--- START SELECTED TEXT ---
The loss function is a binary cross entropy function that is commonly used in binary classification problems. Where in Eq. 1, x is the input degraded image which has a corresponding ground-truth image y. G tries to minimize the loss, whereas the adversarial D tries to maximize it.

Some recent works have found that it is desirable to mix the generative adversarial loss with other traditional loss, such as L1 [21] or L2 [23] distance. We also consider this trick, but here, L2 distance is adopted rather than L1 distance because L2 distance encourages G to explore the mapping from the input image to its ground truth and therefore make images more realistic:

$$ {L}_{L2}(G)={E}_{x,y}\left[{\left\Vert y-G(x)\right\Vert}_2^2\right] $$
(2)

Above all, the loss function of generative network LG and the loss function of discriminative network LD are formally defined as:

$$ {L}_G=\log \left(1-D\left(G(x)\right)\right)+\lambda {\left(y-G(x)\right)}^2 $$
(3)
$$ {L}_D=-\log \left(D(y)\right)-\log \left(1-D\left(G(x)\right)\right) $$
(4)
--- END SELECTED TEXT ---
▸ WRITTEN INSTRUCTION: From the text on adversarial loss functions, list each loss whose formula is written out, giving its symbol, its equation number, and what the text says it is.
--- START EXTRACTED DATA ---
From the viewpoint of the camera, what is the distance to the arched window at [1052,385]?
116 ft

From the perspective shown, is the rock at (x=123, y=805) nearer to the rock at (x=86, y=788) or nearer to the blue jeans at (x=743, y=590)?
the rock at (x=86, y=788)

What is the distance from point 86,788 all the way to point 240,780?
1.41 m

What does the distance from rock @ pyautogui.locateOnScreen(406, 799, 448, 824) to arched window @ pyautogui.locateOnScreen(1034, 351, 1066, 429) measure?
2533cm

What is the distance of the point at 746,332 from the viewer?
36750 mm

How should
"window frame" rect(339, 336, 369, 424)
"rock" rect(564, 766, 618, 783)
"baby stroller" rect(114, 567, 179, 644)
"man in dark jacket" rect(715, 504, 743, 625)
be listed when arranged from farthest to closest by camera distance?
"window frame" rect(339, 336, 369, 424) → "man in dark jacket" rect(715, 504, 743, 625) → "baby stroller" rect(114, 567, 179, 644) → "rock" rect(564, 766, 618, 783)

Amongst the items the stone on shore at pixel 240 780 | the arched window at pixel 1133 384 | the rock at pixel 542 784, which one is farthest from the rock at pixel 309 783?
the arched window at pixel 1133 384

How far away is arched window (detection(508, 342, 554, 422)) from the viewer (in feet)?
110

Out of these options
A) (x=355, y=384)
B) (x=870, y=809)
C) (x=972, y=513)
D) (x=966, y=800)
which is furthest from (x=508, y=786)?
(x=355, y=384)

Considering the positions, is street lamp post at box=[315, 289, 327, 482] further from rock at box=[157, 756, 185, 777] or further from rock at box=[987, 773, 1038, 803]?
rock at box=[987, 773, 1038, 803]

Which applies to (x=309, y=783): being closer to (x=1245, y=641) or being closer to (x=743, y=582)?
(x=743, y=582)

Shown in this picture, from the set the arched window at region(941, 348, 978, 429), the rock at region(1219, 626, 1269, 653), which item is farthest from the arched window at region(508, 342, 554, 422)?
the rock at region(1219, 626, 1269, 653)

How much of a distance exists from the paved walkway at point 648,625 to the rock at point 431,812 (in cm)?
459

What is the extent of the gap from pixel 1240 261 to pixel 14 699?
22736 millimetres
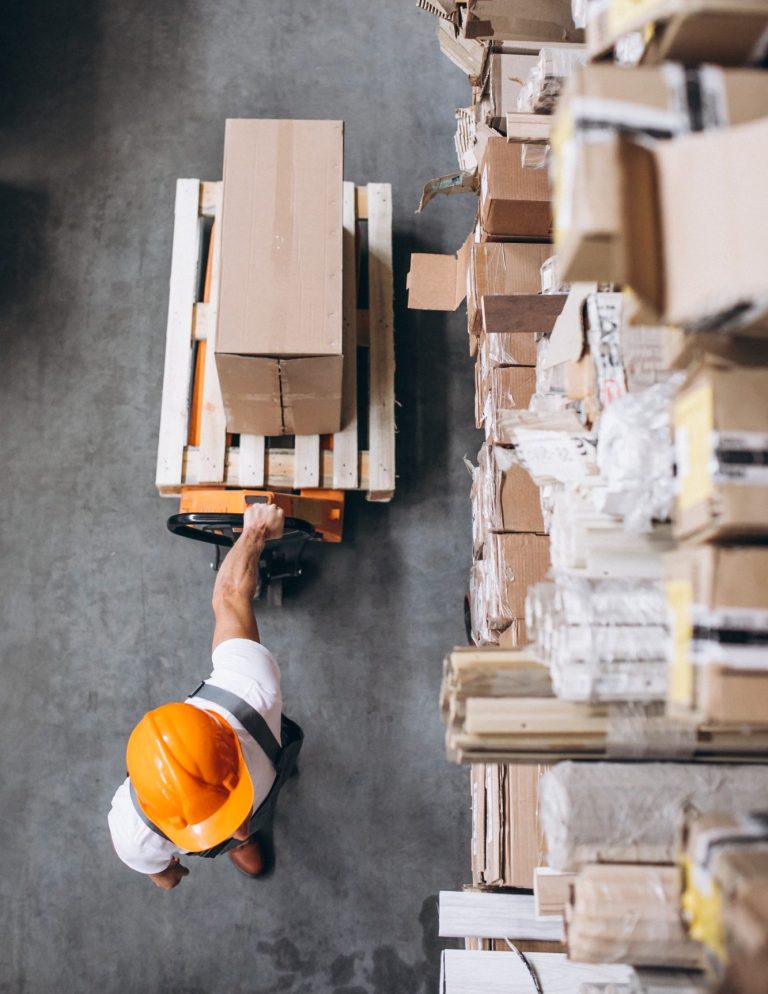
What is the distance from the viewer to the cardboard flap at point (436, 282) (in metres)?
3.54

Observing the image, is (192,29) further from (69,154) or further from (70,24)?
(69,154)

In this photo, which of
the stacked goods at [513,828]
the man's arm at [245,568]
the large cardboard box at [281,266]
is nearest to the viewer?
the stacked goods at [513,828]

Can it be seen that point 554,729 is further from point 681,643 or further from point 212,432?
point 212,432

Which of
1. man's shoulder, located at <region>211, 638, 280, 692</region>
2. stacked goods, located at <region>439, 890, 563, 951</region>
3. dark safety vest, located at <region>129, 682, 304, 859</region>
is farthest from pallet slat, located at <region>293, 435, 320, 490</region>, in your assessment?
stacked goods, located at <region>439, 890, 563, 951</region>

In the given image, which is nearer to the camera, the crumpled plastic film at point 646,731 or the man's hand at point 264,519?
the crumpled plastic film at point 646,731

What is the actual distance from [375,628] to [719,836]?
270 centimetres

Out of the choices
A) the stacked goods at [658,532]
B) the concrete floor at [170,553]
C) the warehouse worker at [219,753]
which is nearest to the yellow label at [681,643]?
the stacked goods at [658,532]

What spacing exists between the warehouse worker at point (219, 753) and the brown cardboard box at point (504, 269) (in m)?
1.34

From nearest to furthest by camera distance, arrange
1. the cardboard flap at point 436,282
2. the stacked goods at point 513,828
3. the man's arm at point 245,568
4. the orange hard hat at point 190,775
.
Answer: the orange hard hat at point 190,775
the stacked goods at point 513,828
the man's arm at point 245,568
the cardboard flap at point 436,282

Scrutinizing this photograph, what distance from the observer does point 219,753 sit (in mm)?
2463

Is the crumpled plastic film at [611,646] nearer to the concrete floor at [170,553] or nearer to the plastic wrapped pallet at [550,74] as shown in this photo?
the plastic wrapped pallet at [550,74]

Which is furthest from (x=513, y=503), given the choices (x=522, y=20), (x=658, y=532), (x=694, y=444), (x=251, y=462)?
(x=522, y=20)

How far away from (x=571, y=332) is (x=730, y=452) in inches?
46.1

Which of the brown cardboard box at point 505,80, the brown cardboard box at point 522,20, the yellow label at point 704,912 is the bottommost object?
the yellow label at point 704,912
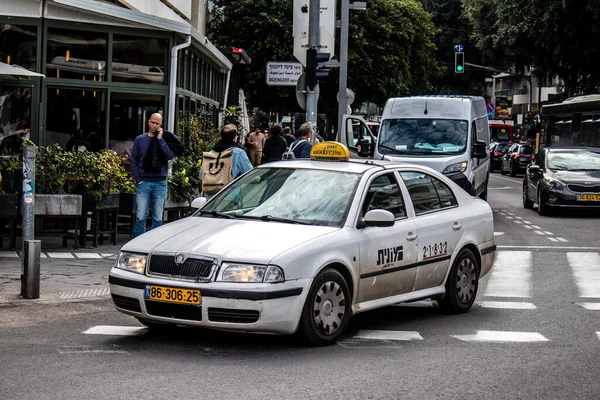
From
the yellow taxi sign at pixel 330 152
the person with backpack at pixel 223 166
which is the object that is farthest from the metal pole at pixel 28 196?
the yellow taxi sign at pixel 330 152

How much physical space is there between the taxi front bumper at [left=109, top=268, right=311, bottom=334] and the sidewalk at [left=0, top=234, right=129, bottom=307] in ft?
9.53

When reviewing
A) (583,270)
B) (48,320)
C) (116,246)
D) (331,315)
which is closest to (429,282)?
(331,315)

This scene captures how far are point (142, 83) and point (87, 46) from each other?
1179 millimetres

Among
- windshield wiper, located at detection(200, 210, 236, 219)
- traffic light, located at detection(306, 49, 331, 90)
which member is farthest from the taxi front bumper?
traffic light, located at detection(306, 49, 331, 90)

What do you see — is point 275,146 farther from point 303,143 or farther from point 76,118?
point 76,118

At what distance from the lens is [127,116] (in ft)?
60.5

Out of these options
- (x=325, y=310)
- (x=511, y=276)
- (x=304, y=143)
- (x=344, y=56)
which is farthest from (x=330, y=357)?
(x=344, y=56)

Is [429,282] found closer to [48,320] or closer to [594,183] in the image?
[48,320]

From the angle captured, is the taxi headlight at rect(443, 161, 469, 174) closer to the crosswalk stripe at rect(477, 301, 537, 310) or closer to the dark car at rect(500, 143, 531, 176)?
the crosswalk stripe at rect(477, 301, 537, 310)

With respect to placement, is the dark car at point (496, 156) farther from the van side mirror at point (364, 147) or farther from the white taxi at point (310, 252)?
the white taxi at point (310, 252)

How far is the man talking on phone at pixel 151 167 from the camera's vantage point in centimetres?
1417

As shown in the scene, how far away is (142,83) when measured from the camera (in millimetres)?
18484

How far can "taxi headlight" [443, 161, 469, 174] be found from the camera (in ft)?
75.3

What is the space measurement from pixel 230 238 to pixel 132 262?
30.1 inches
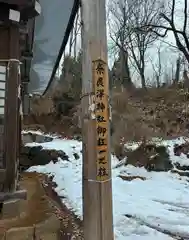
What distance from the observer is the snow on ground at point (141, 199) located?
5.05 meters

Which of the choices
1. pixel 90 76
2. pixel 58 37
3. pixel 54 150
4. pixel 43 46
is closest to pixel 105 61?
pixel 90 76

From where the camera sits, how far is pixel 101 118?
8.65ft

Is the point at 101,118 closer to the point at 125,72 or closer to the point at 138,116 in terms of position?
the point at 138,116

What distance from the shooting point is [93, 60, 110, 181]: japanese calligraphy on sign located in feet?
8.51

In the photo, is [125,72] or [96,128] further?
[125,72]

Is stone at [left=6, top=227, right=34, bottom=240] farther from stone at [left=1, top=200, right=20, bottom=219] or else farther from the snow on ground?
the snow on ground

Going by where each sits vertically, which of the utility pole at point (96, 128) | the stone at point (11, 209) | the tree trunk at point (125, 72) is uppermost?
the tree trunk at point (125, 72)

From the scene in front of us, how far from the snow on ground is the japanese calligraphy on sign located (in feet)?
7.86

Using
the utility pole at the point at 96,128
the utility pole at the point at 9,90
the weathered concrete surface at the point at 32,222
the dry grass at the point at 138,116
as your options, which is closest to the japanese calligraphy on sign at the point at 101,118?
the utility pole at the point at 96,128

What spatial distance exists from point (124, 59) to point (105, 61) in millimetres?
26828

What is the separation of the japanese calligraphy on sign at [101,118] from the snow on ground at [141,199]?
2.40 m

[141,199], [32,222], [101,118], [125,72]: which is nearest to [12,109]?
[32,222]

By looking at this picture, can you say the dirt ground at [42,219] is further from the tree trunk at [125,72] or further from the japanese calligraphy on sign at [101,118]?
the tree trunk at [125,72]

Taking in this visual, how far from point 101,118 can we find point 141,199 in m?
4.84
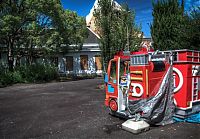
--- END EXTRACTED DATA ---
▸ FINISHED TASK:
- L_L2(G), Equation 2: the L2 distance between the ground-truth image y and the generated image G(x).
- L_G, Equation 3: the loss function of the generative network.
- L_D, Equation 4: the loss function of the discriminative network.